[START ENTRIES SUPPLIED]

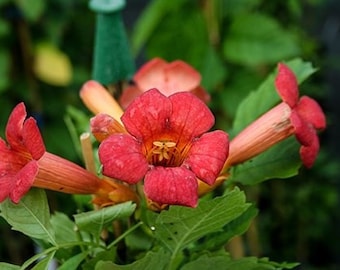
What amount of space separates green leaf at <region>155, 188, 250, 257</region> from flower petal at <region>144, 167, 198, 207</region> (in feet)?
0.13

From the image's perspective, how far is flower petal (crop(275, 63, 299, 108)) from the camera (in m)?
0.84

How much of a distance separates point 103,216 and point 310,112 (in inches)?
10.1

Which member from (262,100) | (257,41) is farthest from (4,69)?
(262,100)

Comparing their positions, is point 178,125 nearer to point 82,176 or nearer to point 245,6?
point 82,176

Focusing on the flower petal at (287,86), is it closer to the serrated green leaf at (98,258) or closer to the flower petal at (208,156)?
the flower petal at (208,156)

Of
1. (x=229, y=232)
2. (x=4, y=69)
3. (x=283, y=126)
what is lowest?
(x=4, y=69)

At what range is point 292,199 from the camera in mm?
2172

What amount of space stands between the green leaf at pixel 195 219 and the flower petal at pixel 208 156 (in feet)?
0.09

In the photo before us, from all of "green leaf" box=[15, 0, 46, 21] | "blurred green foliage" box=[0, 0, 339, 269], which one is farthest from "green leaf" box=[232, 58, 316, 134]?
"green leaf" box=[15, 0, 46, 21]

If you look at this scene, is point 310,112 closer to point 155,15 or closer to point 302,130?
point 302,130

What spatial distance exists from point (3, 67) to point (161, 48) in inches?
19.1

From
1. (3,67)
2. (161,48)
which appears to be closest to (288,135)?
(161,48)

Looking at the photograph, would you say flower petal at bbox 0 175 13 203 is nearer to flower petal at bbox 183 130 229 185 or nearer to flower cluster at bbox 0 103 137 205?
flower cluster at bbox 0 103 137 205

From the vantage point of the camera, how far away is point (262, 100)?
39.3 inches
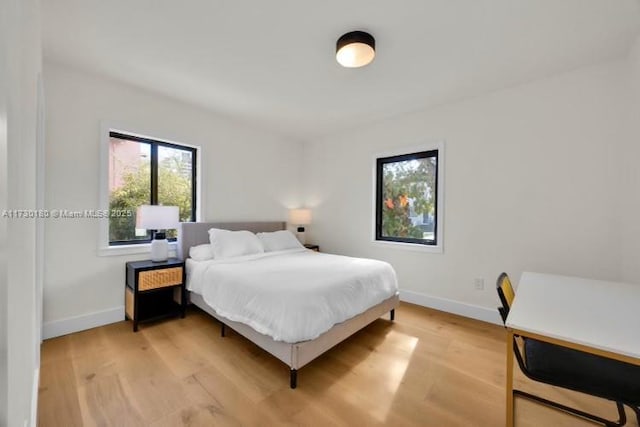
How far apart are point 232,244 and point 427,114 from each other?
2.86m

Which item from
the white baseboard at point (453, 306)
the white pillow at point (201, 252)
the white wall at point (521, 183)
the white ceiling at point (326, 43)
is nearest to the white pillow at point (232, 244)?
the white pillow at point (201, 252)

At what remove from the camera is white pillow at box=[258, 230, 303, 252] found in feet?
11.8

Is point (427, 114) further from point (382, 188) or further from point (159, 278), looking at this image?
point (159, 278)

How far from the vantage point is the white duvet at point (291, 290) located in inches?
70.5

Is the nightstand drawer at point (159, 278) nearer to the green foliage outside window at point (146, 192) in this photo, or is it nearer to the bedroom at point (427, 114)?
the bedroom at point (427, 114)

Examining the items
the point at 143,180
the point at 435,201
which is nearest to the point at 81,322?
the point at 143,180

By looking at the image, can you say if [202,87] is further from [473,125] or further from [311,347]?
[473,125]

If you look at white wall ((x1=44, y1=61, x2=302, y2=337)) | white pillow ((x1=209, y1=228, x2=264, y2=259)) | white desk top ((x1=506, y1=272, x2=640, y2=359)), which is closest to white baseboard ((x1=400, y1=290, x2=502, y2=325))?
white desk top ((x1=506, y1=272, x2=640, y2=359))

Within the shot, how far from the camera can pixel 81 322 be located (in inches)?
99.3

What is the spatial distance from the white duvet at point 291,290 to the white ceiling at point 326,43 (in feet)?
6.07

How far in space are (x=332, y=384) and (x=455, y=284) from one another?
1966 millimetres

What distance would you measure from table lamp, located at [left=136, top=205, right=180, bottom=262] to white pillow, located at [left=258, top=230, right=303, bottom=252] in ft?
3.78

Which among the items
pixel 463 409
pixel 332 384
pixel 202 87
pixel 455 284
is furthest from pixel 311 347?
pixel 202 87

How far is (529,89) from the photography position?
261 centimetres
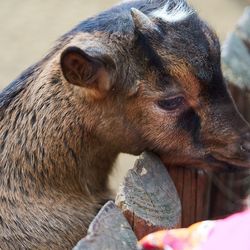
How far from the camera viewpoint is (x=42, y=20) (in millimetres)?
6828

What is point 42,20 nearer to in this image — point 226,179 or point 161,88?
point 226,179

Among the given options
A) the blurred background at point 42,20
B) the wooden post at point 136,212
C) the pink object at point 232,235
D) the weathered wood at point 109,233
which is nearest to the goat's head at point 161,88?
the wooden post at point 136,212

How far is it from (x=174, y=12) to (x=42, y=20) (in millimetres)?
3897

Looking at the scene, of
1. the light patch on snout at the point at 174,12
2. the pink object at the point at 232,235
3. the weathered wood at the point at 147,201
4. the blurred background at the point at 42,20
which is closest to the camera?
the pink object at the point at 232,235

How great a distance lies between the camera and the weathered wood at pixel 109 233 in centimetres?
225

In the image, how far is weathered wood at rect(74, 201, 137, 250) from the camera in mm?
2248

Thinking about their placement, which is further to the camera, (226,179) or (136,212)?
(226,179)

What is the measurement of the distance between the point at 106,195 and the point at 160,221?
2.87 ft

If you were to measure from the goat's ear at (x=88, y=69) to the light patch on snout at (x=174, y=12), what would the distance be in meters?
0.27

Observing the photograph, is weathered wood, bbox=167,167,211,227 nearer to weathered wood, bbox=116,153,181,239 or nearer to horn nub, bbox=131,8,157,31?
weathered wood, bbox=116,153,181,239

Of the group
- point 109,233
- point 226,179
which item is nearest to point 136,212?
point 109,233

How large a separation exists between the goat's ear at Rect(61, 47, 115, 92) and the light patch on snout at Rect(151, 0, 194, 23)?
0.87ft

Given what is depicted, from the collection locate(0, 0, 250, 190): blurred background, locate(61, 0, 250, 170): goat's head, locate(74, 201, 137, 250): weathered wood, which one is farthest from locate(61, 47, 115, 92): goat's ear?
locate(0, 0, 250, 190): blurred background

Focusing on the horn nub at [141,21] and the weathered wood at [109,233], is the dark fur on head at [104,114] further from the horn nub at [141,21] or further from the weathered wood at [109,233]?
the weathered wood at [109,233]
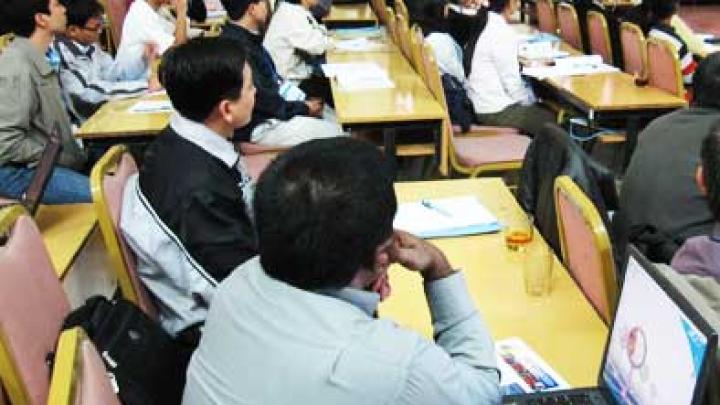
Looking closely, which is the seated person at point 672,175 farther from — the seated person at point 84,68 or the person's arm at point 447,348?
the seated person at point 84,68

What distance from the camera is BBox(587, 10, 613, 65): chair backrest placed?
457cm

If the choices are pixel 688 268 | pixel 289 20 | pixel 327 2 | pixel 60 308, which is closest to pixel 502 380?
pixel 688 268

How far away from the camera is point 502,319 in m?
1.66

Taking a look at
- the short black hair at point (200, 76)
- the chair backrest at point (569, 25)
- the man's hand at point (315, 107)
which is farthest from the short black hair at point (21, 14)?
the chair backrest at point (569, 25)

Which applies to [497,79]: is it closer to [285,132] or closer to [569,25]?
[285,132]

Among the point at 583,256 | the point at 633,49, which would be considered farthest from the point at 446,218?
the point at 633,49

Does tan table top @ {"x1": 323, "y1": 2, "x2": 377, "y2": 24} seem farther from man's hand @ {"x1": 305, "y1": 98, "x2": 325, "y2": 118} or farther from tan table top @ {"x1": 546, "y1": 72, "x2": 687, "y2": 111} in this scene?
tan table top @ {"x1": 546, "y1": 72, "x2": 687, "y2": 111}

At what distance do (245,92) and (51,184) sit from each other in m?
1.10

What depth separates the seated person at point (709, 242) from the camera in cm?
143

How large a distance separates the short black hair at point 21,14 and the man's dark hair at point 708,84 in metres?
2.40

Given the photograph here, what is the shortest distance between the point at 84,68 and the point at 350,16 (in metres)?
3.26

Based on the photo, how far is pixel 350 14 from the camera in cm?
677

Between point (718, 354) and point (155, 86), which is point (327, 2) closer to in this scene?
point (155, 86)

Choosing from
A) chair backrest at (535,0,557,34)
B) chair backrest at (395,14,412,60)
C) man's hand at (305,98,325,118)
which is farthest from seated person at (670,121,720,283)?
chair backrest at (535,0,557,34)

[END ENTRIES SUPPLIED]
[START ENTRIES SUPPLIED]

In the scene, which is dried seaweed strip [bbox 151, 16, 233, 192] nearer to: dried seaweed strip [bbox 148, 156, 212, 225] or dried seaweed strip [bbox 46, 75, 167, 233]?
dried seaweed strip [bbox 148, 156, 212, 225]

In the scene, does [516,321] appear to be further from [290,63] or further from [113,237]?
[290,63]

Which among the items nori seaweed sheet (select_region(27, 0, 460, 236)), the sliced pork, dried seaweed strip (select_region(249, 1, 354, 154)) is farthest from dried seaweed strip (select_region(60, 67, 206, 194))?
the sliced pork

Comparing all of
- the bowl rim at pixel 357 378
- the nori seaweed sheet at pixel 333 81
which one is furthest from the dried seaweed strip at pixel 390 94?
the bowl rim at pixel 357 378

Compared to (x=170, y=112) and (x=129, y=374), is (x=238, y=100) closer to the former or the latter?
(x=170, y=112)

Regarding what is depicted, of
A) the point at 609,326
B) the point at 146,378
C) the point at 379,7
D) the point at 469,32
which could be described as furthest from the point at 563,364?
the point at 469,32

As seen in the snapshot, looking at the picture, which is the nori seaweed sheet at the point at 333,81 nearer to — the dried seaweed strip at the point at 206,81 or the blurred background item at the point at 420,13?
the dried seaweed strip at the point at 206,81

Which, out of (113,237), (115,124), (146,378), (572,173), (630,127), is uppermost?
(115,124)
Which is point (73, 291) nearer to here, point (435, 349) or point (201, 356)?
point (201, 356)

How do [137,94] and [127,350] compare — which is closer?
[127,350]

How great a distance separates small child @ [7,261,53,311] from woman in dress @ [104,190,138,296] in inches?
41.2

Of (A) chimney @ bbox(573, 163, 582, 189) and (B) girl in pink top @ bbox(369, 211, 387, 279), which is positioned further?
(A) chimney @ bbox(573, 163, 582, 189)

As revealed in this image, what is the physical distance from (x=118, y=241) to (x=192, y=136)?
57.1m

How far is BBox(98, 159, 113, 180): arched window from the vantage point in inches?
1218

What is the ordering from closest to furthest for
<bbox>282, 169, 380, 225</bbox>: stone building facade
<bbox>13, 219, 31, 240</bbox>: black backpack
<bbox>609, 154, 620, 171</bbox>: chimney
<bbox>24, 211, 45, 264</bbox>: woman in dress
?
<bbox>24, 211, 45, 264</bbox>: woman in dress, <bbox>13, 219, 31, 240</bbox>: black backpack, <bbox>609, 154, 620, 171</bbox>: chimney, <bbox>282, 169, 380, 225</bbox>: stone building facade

[END ENTRIES SUPPLIED]

**EXERCISE DIRECTIONS:**
Present the lines of the listing between the one containing "Comparing all of" and the one containing "chimney, <bbox>282, 169, 380, 225</bbox>: stone building facade", inclusive, as a Markdown table with the columns Row and Line, omitting any blank lines.

**WRITTEN ANSWER:**
| Row | Line |
|---|---|
| 1 | Comparing all of |
| 2 | - the bowl rim at pixel 357 378 |
| 3 | - the nori seaweed sheet at pixel 333 81 |
| 4 | which one is furthest from the dried seaweed strip at pixel 390 94? |
| 5 | the bowl rim at pixel 357 378 |
| 6 | Compared to (x=170, y=112) and (x=129, y=374), is (x=238, y=100) closer to the former or the latter? |
| 7 | (x=170, y=112) |
| 8 | Regarding what is depicted, of |
| 9 | A) the point at 609,326 |
| 10 | B) the point at 146,378 |
| 11 | C) the point at 379,7 |
| 12 | D) the point at 469,32 |
| 13 | which could be described as furthest from the point at 563,364? |
| 14 | the point at 469,32 |
| 15 | As seen in the snapshot, looking at the picture, which is the nori seaweed sheet at the point at 333,81 nearer to — the dried seaweed strip at the point at 206,81 or the blurred background item at the point at 420,13? |
| 16 | the dried seaweed strip at the point at 206,81 |
| 17 | Which, out of (113,237), (115,124), (146,378), (572,173), (630,127), is uppermost? |
| 18 | (115,124) |
| 19 | Which is point (73, 291) nearer to here, point (435, 349) or point (201, 356)? |
| 20 | point (201, 356) |
| 21 | How do [137,94] and [127,350] compare — which is closer? |
| 22 | [127,350] |
| 23 | How great a distance separates small child @ [7,261,53,311] from woman in dress @ [104,190,138,296] in inches? |
| 24 | 41.2 |
| 25 | Of (A) chimney @ bbox(573, 163, 582, 189) and (B) girl in pink top @ bbox(369, 211, 387, 279), which is positioned further? |
| 26 | (A) chimney @ bbox(573, 163, 582, 189) |
| 27 | As revealed in this image, what is the physical distance from (x=118, y=241) to (x=192, y=136)? |
| 28 | 57.1m |
| 29 | How far is BBox(98, 159, 113, 180): arched window from the vantage point in inches? |
| 30 | 1218 |
| 31 | What is the ordering from closest to furthest for |
| 32 | <bbox>282, 169, 380, 225</bbox>: stone building facade |
| 33 | <bbox>13, 219, 31, 240</bbox>: black backpack |
| 34 | <bbox>609, 154, 620, 171</bbox>: chimney |
| 35 | <bbox>24, 211, 45, 264</bbox>: woman in dress |
| 36 | ? |
| 37 | <bbox>24, 211, 45, 264</bbox>: woman in dress, <bbox>13, 219, 31, 240</bbox>: black backpack, <bbox>609, 154, 620, 171</bbox>: chimney, <bbox>282, 169, 380, 225</bbox>: stone building facade |